-- DOCUMENT EXTRACT --
━━━━━━
Qualified Domestic Minimum Top-up Tax (QDMTT)
The QDMTT lets jurisdictions collect Pillar 2 minimum tax revenue locally, shielding them from another country's IIR or UTPR claims.
Summary
The Qualified Domestic Minimum Top-up Tax (QDMTT) is an optional mechanism within the Pillar 2 system that allows a jurisdiction to levy its own top-up tax on low-taxed income arising in its territory. This enables the subsidiary's jurisdiction of residence to capture minimum tax revenue before it can be collected by a foreign IIR or UTPR.
The QDMTT must meet OECD criteria for a 'qualified' regime, meaning it must be computed substantially in accordance with the GloBE rules. Jurisdictions with a recognised QDMTT are shielded from UTPR collection on their territory and receive an IIR credit protection (QDMTT Safe Harbour).
History
The QDMTT was incorporated as an optional building block in the GloBE architecture to incentivise low-tax jurisdictions to introduce their own minimum tax regimes. Conceptually outlined in the GloBE Blueprint of 2020, the qualification requirements were refined in the GloBE Model Rules (December 2021) and the OECD Administrative Guidance documents (February 2023 and in particular July 2023). Many low-tax locations — including Ireland, Switzerland, and Hong Kong — have enacted QDMTT rules to retain the tax base domestically and obtain UTPR protection. The Cayman Islands introduced a Corporate Income Tax designed to meet Pillar 2 requirements. By end-2024, around 30 jurisdictions had enacted or announced QDMTT rules.
━━━━━━
-- DATA --
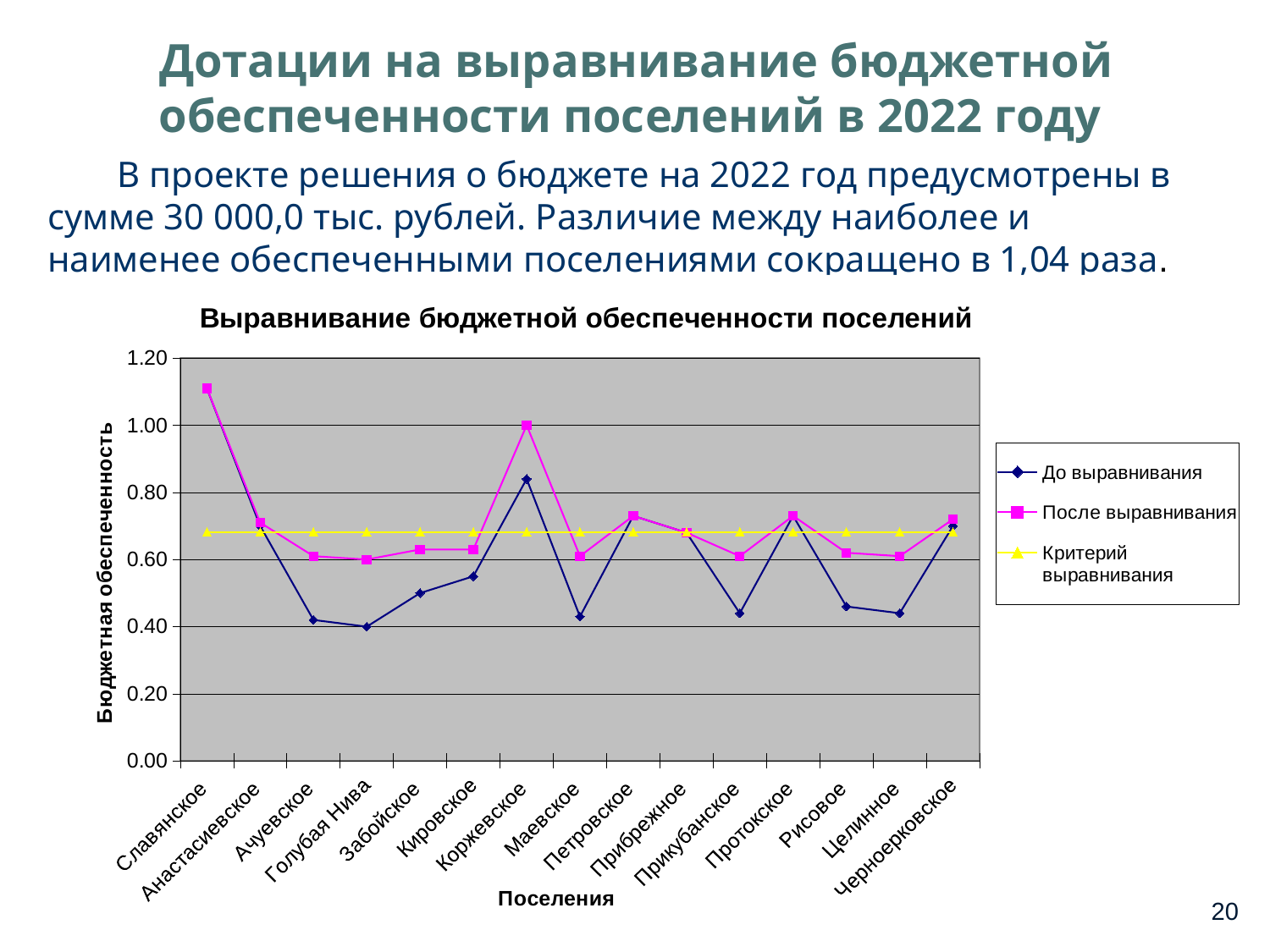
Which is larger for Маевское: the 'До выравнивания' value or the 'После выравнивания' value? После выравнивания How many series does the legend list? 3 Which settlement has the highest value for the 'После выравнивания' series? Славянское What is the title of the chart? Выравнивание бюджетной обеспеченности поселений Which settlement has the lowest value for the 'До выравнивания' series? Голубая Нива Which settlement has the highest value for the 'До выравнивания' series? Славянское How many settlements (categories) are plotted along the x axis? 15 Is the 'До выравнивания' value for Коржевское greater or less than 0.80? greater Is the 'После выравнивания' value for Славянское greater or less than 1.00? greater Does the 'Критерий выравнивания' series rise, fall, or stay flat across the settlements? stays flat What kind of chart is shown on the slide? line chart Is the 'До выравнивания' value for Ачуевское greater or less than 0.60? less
━━━━━━
-- TASK INSTRUCTIONS --
• a. Summarize the QDMTT text in two sentences.
• b. Reproduce the passage of the QDMTT text from "The QDMTT must" up to and including "(QDMTT Safe Harbour).".

-- RESULTS OF THE EXERCISE --
• a. The QDMTT is an optional Pillar 2 mechanism that lets a jurisdiction levy its own top-up tax on low-taxed income arising in its territory, capturing minimum tax revenue before a foreign IIR or UTPR can collect it, provided the regime is computed substantially in accordance with the GloBE rules. Outlined in the 2020 GloBE Blueprint and refined in the December 2021 GloBE Model Rules and the 2023 OECD Administrative Guidance, it has been enacted in low-tax locations such as Ireland, Switzerland, and Hong Kong, and by end-2024 around 30 jurisdictions had enacted or announced QDMTT rules.

• b.
The QDMTT must meet OECD criteria for a 'qualified' regime, meaning it must be computed substantially in accordance with the GloBE rules. Jurisdictions with a recognised QDMTT are shielded from UTPR collection on their territory and receive an IIR credit protection (QDMTT Safe Harbour).